» Source passage
Multi-GPU training errors with peft
🐛 Describe the bug
When I try to use multi-gpu training with accelerate I get an error.
Code:
import trlx
from peft import LoraConfig, TaskType
from trlx.data.configs import (
ModelConfig,
OptimizerConfig,
SchedulerConfig,
TokenizerConfig,
TrainConfig,
TRLConfig,
)
from trlx.models.modeling_ppo import PPOConfig
config = TRLConfig(
train=TrainConfig(
seq_length=1024,
epochs=50,
total_steps=100000,
batch_size=1,
checkpoint_interval=1000,
eval_interval=200,
pipeline="PromptPipeline",
trainer="AcceleratePPOTrainer",
),
model=ModelConfig(model_path='gpt2',
num_layers_unfrozen=1,
# peft_config={"peft_type": "LORA", "r": 1, "lora_alpha": 32, "lora_dropout": 0.1},
),
tokenizer=TokenizerConfig(tokenizer_path='gpt2', truncation_side="right"),
optimizer=OptimizerConfig(name="adamw"),
scheduler=SchedulerConfig(name="cosine_annealing", kwargs={"T_max": 100000, "eta_min": 5.0e-6},),
method=PPOConfig(
name="PPOConfig",
num_rollouts=128,
chunk_size=16,
ppo_epochs=4,
init_kl_coef=0.1,
target=6,
horizon=10000,
gamma=1,
lam=0.95,
cliprange=0.2,
cliprange_value=0.2,
vf_coef=0.2,
scale_reward=None,
ref_mean=None,
ref_std=None,
cliprange_reward=10,
gen_kwargs={
"max_new_tokens": 50,
},
),
)

» Work instructions
**A.** In the multi-GPU bug report, which trainer does the training configuration specify?
**B.** Rewrite the block of the multi-GPU bug report that begins "train=TrainConfig(" as a list of its settings and values.

Stored data
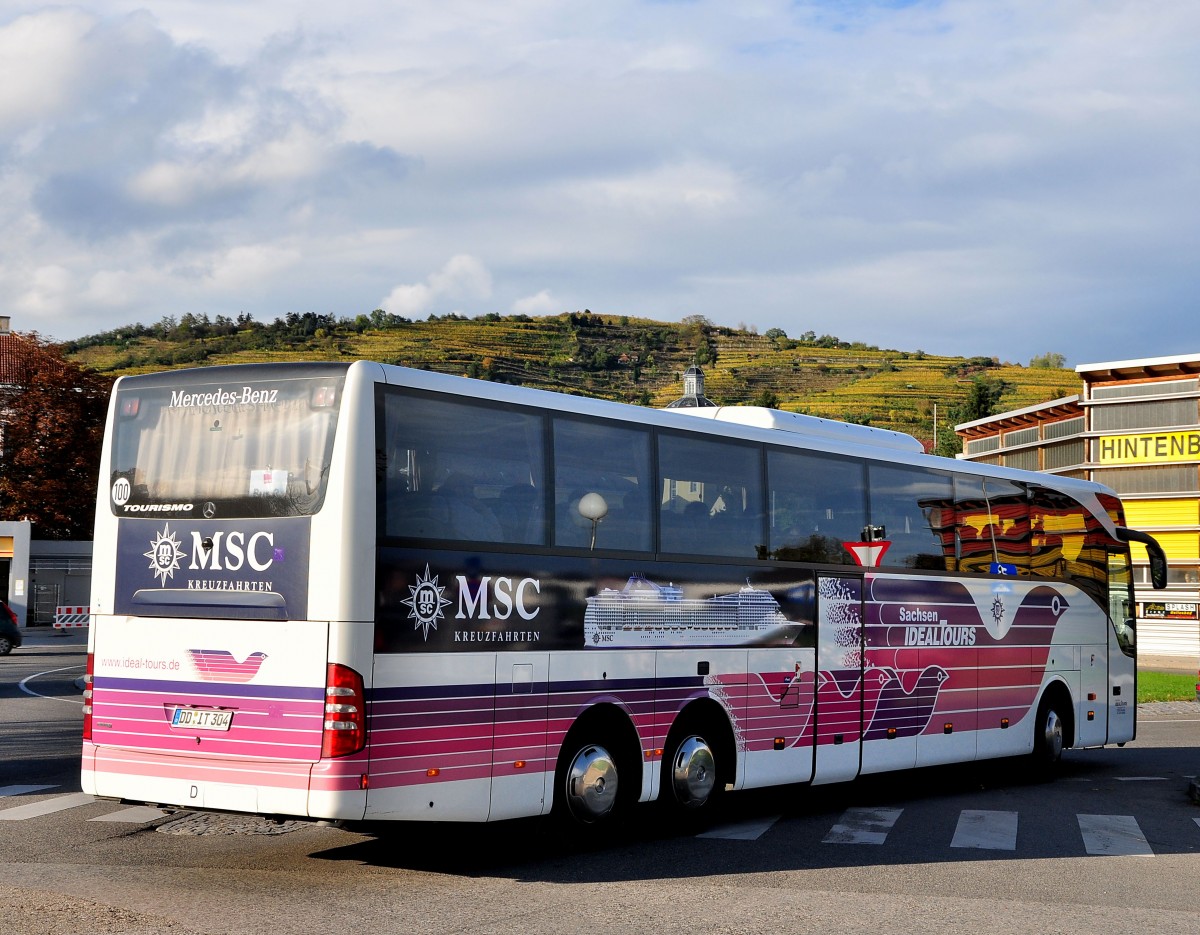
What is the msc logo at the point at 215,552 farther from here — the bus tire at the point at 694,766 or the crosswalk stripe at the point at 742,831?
the crosswalk stripe at the point at 742,831

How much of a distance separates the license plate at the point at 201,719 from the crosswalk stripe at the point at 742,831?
4222 mm

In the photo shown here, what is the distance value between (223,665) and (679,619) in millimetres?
3866

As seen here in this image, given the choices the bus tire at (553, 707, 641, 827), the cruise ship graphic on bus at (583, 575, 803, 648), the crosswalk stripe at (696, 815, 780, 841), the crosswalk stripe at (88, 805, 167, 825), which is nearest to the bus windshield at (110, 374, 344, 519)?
the cruise ship graphic on bus at (583, 575, 803, 648)

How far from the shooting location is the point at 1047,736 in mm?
17109

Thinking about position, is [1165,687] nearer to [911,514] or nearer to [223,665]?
[911,514]

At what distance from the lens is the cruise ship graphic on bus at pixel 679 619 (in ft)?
35.3

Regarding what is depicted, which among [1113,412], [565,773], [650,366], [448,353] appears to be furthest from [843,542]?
[650,366]

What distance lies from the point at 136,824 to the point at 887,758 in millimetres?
7131

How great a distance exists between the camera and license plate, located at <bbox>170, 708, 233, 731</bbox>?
908 cm

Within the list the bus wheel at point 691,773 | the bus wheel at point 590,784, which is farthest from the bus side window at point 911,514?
the bus wheel at point 590,784

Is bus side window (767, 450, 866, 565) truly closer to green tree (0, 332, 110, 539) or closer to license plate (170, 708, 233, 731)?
license plate (170, 708, 233, 731)

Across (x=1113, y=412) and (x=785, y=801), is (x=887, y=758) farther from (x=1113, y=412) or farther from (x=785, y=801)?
(x=1113, y=412)

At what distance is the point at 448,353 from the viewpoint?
120 m

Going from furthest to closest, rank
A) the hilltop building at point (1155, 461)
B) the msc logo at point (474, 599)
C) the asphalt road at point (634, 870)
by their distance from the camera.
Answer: the hilltop building at point (1155, 461), the msc logo at point (474, 599), the asphalt road at point (634, 870)
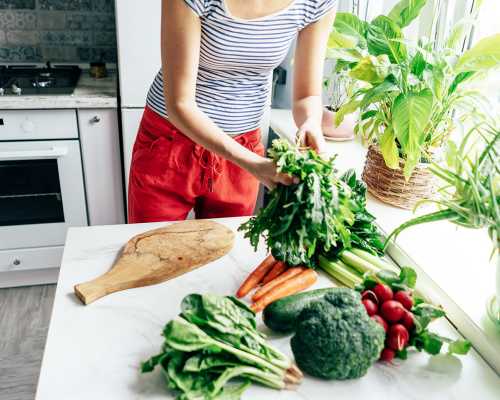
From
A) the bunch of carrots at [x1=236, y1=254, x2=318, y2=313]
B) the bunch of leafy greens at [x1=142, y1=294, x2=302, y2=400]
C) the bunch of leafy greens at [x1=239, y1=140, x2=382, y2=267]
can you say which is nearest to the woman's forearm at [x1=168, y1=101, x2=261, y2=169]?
the bunch of leafy greens at [x1=239, y1=140, x2=382, y2=267]

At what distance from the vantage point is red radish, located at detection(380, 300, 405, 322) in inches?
33.5

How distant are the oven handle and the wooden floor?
25.2 inches

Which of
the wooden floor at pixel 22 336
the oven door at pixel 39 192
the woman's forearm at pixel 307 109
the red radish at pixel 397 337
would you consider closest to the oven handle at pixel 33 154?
the oven door at pixel 39 192

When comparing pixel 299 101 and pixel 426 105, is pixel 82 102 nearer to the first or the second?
pixel 299 101

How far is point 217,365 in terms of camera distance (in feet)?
2.50

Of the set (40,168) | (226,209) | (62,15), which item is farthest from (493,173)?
(62,15)

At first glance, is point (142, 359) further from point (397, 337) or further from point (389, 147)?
point (389, 147)

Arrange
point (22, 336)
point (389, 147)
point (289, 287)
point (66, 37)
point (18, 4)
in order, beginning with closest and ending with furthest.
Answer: point (289, 287)
point (389, 147)
point (22, 336)
point (18, 4)
point (66, 37)

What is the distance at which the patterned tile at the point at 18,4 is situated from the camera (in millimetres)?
2318

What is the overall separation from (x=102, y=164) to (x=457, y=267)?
1.53 meters

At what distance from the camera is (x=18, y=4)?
7.64 ft

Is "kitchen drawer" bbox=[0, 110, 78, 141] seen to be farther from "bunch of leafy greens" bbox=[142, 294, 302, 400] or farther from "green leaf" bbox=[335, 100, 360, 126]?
"bunch of leafy greens" bbox=[142, 294, 302, 400]

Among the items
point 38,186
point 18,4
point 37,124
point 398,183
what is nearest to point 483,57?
point 398,183

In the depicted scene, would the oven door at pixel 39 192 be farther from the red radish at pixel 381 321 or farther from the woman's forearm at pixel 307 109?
the red radish at pixel 381 321
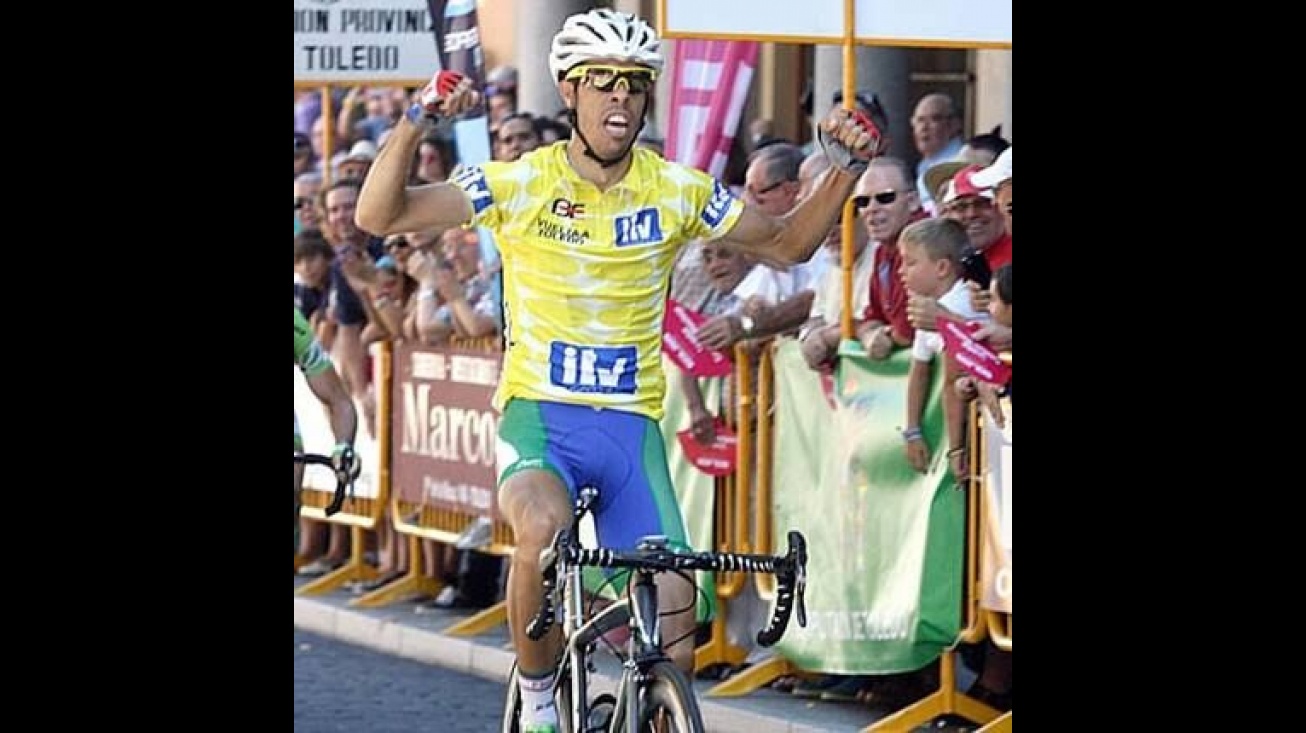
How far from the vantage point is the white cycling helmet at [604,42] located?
846cm

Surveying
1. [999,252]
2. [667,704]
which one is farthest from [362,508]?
[667,704]

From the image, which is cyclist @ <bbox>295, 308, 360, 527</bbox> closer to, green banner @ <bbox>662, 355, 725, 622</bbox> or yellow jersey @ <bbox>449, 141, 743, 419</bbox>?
yellow jersey @ <bbox>449, 141, 743, 419</bbox>

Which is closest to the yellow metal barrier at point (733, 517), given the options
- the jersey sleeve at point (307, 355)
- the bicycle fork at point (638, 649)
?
the jersey sleeve at point (307, 355)

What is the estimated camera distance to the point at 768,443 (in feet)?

» Responses by task
**A.** AcceleratePPOTrainer

**B.**
- seq_length: 1024
- epochs: 50
- total_steps: 100000
- batch_size: 1
- checkpoint_interval: 1000
- eval_interval: 200
- pipeline: PromptPipeline
- trainer: AcceleratePPOTrainer